All that being said, I think the President has handled the situation between Jews and Muslims rather poorly. Gee, what a surprise that he would be sympathetic to a particular side!
Are you saying that we need to support the evil intentions of any country or bloc we think of as strategically important? Good thing you weren't an American policy maker in the 1930's! This is not quite what America stands for.
Kingfisher, you have to know that Israel is important to us because they are the only non-Muslim, democratic goverment in the region. You couldn't be so dense as to brush that off in trade for a country that has lots of people - who are by and large impoverished and are governed by Sharia Law. Fourth largest country? Really.
Ok, is Israel is a democracy in the Middle East. How does that make them strategically important to The United States?
And yes, I can be so “dense” as to brush off a country of little strategic and economic value for a country of greater strategic and economic value. It’s called promoting the national interest of The United States of America.
An Israeli citizen would have no problem grasping this concept if the role were reversed, as Israel is nothing but viscously pragmatic in its statecraft. They would laugh at the irrationality of doing otherwise.
You are going to start right out of the gate with Neville Chamberlain? Really? I mean, normally it takes Victor Davis Hanson at least 800 words before he warms up to such a tired analogy. Wow, simple and lazy; your parents must be very proud of you.

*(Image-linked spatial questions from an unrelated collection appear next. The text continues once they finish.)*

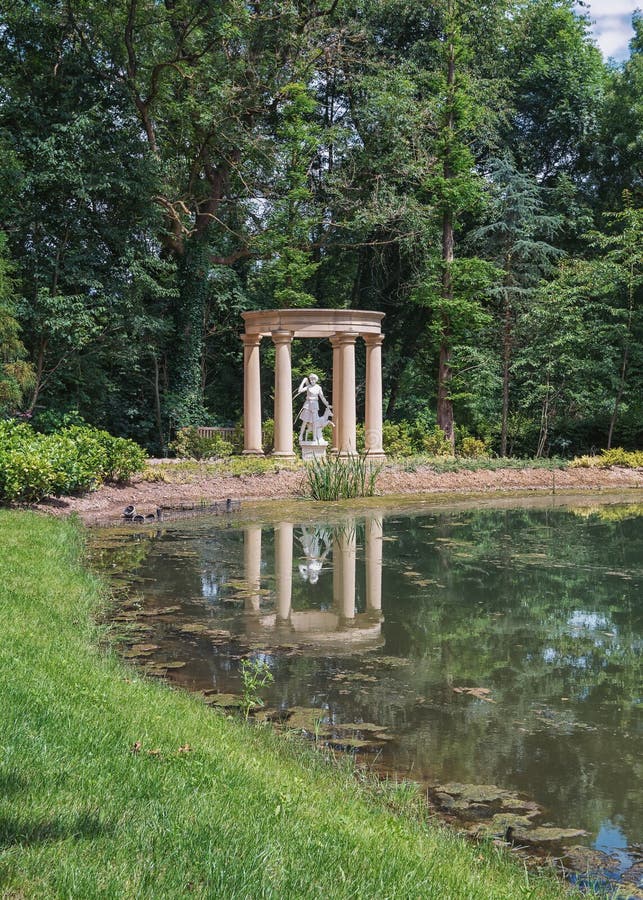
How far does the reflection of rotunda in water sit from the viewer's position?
28.0 feet

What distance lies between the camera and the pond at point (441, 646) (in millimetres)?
5293

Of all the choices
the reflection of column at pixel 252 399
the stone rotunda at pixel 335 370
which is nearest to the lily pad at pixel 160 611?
the stone rotunda at pixel 335 370

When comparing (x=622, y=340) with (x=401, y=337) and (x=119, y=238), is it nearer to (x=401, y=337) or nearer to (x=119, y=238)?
(x=401, y=337)

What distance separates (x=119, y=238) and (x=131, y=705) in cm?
2414

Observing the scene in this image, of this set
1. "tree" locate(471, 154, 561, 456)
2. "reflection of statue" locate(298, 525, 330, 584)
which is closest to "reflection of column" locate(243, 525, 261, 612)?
"reflection of statue" locate(298, 525, 330, 584)

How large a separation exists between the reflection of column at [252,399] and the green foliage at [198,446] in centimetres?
70

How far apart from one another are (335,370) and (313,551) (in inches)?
583

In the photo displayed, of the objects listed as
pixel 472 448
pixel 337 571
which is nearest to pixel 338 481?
pixel 337 571

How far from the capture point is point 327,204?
112 feet

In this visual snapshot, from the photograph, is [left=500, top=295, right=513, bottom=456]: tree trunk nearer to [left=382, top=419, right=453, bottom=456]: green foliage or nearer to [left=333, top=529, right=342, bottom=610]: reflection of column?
[left=382, top=419, right=453, bottom=456]: green foliage

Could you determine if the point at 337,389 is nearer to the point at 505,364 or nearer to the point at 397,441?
the point at 397,441

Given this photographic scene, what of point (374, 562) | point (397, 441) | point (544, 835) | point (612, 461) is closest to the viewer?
point (544, 835)

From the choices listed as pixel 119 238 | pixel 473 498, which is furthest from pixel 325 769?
pixel 119 238

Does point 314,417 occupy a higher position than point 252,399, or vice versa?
point 252,399
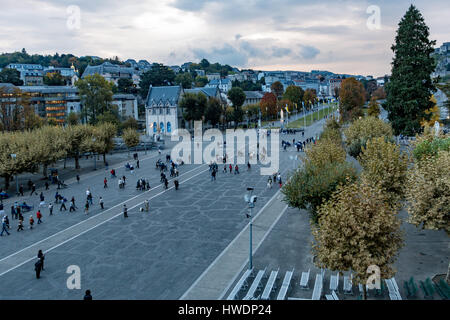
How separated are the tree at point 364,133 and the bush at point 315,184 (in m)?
17.5

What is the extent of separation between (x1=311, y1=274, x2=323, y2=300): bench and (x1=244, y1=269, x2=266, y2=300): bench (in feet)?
7.83

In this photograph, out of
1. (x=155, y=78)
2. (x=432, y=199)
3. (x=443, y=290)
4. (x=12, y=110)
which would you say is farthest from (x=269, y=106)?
(x=443, y=290)

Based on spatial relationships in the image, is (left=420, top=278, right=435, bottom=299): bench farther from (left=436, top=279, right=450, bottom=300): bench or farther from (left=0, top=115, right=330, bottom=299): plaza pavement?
(left=0, top=115, right=330, bottom=299): plaza pavement

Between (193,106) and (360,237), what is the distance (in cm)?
7738

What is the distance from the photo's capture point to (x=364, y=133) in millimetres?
39312

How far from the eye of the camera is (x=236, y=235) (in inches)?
898

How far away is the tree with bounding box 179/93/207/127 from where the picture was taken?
8675 cm

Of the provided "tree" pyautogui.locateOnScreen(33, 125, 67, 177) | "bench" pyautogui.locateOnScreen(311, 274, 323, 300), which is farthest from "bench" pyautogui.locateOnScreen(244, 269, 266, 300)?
"tree" pyautogui.locateOnScreen(33, 125, 67, 177)

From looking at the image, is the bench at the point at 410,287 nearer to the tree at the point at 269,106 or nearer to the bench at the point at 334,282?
the bench at the point at 334,282

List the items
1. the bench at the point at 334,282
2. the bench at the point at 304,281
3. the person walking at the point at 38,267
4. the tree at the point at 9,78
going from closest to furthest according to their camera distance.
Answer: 1. the bench at the point at 334,282
2. the bench at the point at 304,281
3. the person walking at the point at 38,267
4. the tree at the point at 9,78

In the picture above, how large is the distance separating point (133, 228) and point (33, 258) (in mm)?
6431

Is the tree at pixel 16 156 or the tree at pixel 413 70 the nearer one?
the tree at pixel 16 156

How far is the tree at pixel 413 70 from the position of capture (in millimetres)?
43469

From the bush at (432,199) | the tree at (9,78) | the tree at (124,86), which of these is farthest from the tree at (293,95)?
the bush at (432,199)
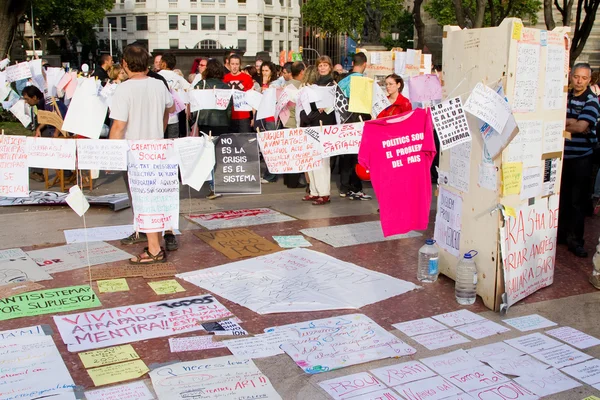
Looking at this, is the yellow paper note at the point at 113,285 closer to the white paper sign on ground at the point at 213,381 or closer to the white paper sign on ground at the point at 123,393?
the white paper sign on ground at the point at 213,381

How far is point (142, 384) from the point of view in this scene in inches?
157

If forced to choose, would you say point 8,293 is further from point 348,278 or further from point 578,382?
point 578,382

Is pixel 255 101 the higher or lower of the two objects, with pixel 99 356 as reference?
higher

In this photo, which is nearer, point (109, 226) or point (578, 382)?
point (578, 382)

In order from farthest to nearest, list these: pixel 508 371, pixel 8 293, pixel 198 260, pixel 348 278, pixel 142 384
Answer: pixel 198 260, pixel 348 278, pixel 8 293, pixel 508 371, pixel 142 384

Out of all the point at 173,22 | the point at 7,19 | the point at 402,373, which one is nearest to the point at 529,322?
the point at 402,373

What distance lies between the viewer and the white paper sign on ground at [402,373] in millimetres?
4086

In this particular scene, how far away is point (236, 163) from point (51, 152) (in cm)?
182

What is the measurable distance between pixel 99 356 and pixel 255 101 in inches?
236

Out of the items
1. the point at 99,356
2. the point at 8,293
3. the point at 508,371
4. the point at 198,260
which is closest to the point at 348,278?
the point at 198,260

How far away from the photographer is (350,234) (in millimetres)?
7438

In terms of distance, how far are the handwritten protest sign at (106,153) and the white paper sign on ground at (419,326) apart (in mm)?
2773

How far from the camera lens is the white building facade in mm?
87812

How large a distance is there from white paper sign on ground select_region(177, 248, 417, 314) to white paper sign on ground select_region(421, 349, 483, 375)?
3.34ft
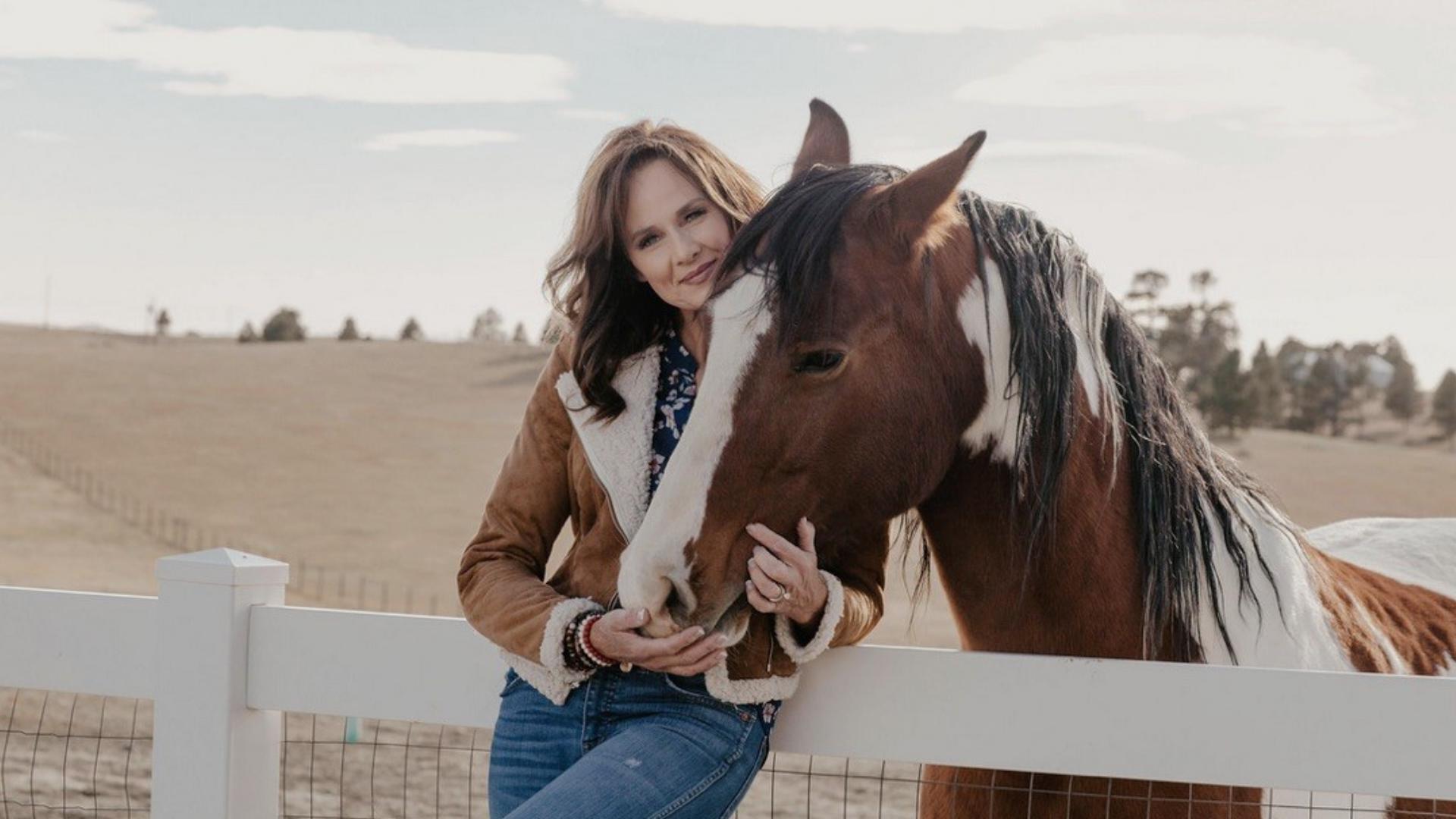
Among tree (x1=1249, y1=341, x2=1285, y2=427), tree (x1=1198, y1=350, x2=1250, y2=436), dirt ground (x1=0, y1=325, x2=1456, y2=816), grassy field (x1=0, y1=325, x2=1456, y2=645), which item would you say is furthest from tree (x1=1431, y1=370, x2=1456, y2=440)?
tree (x1=1198, y1=350, x2=1250, y2=436)

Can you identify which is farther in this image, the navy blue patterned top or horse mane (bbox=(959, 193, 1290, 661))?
the navy blue patterned top

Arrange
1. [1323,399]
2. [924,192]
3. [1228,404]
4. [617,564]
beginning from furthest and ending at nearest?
[1323,399], [1228,404], [617,564], [924,192]

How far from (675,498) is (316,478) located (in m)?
45.4

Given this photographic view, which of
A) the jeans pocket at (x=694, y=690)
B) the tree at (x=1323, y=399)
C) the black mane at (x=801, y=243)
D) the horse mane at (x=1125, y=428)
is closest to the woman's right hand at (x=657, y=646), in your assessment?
the jeans pocket at (x=694, y=690)

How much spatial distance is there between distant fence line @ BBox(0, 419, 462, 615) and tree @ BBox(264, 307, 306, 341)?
3854 centimetres

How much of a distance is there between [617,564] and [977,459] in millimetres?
636

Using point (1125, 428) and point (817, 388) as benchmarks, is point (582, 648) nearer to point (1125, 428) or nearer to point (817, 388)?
point (817, 388)

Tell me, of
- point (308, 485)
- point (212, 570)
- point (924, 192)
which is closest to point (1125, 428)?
point (924, 192)

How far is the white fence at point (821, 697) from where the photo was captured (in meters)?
2.12

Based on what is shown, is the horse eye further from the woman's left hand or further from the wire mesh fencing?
the wire mesh fencing

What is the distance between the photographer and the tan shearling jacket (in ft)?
7.30

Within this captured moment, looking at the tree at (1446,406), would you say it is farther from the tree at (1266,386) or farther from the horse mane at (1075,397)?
→ the horse mane at (1075,397)

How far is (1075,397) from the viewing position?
2.29m

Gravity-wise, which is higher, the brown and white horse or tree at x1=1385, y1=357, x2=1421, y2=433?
the brown and white horse
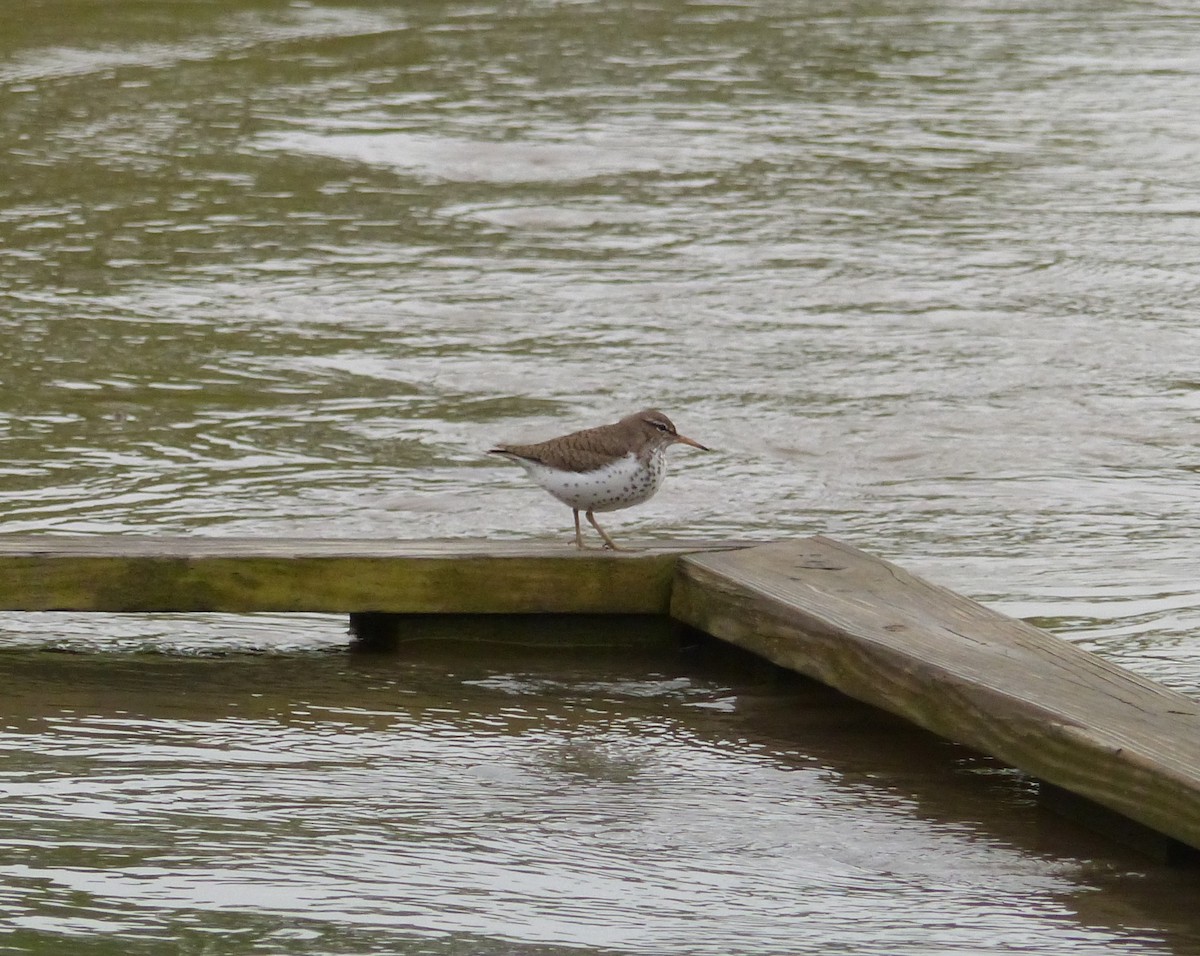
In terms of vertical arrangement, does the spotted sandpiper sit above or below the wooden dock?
above

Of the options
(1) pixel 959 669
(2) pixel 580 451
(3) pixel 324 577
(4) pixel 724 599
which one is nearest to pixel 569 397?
(2) pixel 580 451

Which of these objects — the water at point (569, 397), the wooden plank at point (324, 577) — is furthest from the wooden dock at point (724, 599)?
the water at point (569, 397)

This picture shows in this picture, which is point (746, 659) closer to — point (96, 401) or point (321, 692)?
point (321, 692)

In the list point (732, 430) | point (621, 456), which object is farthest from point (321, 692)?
point (732, 430)

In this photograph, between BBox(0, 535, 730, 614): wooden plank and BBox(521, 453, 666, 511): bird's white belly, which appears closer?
BBox(0, 535, 730, 614): wooden plank

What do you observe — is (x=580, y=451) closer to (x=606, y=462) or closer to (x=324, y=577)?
(x=606, y=462)

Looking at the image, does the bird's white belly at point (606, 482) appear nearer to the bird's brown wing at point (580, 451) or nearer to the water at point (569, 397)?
the bird's brown wing at point (580, 451)

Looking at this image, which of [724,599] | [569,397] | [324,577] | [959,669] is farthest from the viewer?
[569,397]

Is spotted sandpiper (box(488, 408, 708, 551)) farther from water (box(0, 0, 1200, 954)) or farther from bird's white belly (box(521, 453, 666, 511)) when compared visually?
water (box(0, 0, 1200, 954))

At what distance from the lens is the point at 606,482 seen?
6441mm

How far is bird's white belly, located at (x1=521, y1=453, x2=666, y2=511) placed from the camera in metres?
6.43

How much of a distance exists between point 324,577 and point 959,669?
1896 millimetres

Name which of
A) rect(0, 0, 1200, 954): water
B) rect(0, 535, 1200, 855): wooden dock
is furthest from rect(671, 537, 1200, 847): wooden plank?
rect(0, 0, 1200, 954): water

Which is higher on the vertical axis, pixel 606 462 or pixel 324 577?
pixel 606 462
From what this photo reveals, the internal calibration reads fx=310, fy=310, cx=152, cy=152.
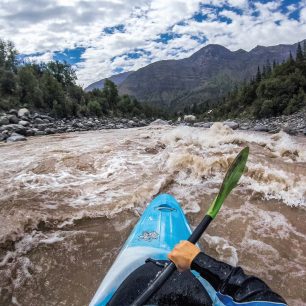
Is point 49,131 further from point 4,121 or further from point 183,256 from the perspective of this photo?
point 183,256

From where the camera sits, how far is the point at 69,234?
4277mm

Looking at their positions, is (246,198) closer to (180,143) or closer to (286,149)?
(286,149)

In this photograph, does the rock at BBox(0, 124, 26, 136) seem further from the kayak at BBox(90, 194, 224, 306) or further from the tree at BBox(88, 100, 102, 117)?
the tree at BBox(88, 100, 102, 117)

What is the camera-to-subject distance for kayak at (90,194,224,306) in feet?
7.34

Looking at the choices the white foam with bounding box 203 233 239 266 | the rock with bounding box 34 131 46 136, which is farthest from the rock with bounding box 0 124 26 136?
the white foam with bounding box 203 233 239 266

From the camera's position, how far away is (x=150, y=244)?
2.95 metres

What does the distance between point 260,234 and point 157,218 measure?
4.85ft

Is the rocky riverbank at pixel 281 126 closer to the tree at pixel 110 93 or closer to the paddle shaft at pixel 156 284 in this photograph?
the paddle shaft at pixel 156 284

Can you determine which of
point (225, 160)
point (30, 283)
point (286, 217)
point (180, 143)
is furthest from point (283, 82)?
point (30, 283)

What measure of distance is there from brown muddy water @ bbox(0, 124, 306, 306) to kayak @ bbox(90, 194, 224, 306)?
537 mm

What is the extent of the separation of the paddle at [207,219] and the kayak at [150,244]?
31cm

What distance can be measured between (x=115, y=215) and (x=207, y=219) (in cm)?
289

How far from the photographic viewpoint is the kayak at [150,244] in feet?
7.34

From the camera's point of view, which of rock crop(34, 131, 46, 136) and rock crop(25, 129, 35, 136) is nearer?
rock crop(25, 129, 35, 136)
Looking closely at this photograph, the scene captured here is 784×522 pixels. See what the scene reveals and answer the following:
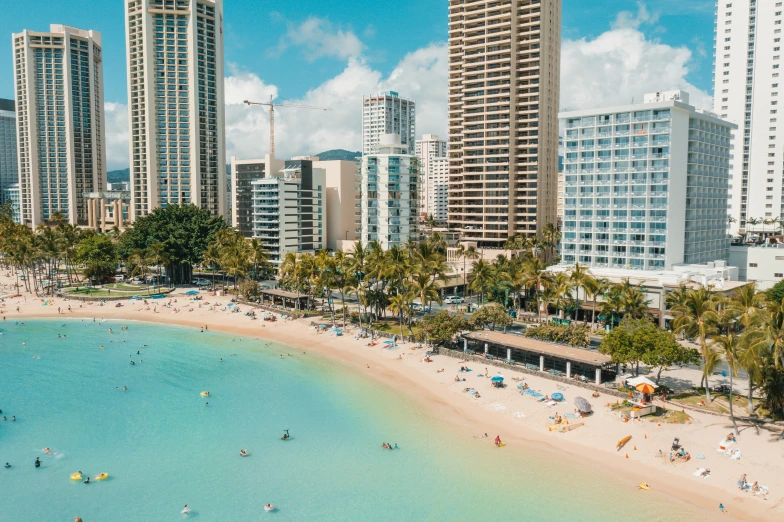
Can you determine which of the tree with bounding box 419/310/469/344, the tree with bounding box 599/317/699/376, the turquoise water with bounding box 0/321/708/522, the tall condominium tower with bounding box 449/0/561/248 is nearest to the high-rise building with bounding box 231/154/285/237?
the tall condominium tower with bounding box 449/0/561/248

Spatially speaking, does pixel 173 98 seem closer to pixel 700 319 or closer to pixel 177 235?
pixel 177 235

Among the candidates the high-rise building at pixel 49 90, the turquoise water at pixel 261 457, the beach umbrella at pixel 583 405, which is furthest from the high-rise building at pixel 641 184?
the high-rise building at pixel 49 90

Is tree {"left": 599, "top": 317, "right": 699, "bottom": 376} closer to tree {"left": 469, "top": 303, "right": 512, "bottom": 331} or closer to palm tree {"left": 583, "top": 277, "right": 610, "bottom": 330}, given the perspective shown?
palm tree {"left": 583, "top": 277, "right": 610, "bottom": 330}

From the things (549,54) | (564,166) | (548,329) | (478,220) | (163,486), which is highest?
(549,54)

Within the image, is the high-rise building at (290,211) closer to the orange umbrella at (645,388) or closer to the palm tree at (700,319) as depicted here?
the palm tree at (700,319)

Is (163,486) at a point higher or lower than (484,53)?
lower

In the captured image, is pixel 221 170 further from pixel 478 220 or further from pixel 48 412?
pixel 48 412

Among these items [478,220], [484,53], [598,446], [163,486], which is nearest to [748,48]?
[484,53]
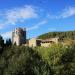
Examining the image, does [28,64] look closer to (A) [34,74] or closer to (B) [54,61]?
(A) [34,74]

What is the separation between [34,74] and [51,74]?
2850mm

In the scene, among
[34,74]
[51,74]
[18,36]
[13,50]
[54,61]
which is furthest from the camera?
[18,36]

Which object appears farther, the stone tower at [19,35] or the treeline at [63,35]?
the treeline at [63,35]

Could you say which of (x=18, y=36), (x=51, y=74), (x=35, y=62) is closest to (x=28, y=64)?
(x=35, y=62)

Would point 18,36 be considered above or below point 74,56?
above

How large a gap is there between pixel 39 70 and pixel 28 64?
1.40 metres

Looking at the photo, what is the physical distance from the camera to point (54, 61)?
149ft

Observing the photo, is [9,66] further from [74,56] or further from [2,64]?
[74,56]

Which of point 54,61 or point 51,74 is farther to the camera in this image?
point 54,61

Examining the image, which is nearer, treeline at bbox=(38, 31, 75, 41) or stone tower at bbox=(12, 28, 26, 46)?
stone tower at bbox=(12, 28, 26, 46)

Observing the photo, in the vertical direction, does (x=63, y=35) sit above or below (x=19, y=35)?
above

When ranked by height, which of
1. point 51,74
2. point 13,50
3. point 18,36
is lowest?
point 51,74

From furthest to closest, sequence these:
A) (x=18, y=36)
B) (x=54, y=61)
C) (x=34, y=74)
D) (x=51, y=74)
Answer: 1. (x=18, y=36)
2. (x=54, y=61)
3. (x=51, y=74)
4. (x=34, y=74)

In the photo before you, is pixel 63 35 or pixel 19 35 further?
pixel 63 35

Kingfisher, does the fact that Israel won ALL the wars against her (and our) populous enemies make them strategically important to The United States? In a fight, I'd rather have one solid friend watching my back than a dozen of inept scumbags. But a common type Anti-Semite will always find an excuse to view it differently.
Kingfisher 11/15/10 19:59 argues so cogently, with so many facts and so few ad hominems, that the rest of us should hang our heads in shame, or something. Or maybe not.
Kingfisher, of course, is tired of a very apt analogy, one that is highly inconvenient to those who regret our entry into WW2, and probably regret its outcome, too.
No, the fact Israel has won all the wars against her (though Hezbollah would beg to differ) does not make it of strategic importance to the US. Israel’s military is geared to its national defense, and to that end it does a fine job; but it is useless to the US for purposes of power projection and strategic logistics.
Further, nations do not have friends - they have interests. Anyone who has ever worked a day in US counterintelligence will tell you that Israel is no friend of the US.
But hey, way to shamelessly play the anti-Semite card!
Our entry into WWII worked out very well for us, the major powers of the day destroyed each other and the US emerged as the sole remaining industrialized power; this led to a pretty good run for us that lasted up until around now.
And nobody fought WWII to stop the Holocaust, it was not an issue in the decision making process; stop dumbing down and simplifying history to suit your agenda.
Israeli "Democracy": Arab citizens of Israel are barely represented in Knesset. Non -Zionist parties take up 11 seats out of the Knesset's 120; less then 10 percent of the parliament, as opposed to their electorate's 20 percent of the population.
A survey held in March found 56 percent of Jewish youths under 18 believe Arabs citizens should not be allowed to vote. Charges of treason are routinely hurled about both in the Knesset podium and in the parliamentary committees; a report by the Coalition against Racism in Israel found the current assembly of the Knesset to be the most racist in the parliament's history, with a record number of bills directly targeting Arab citizens of Israel.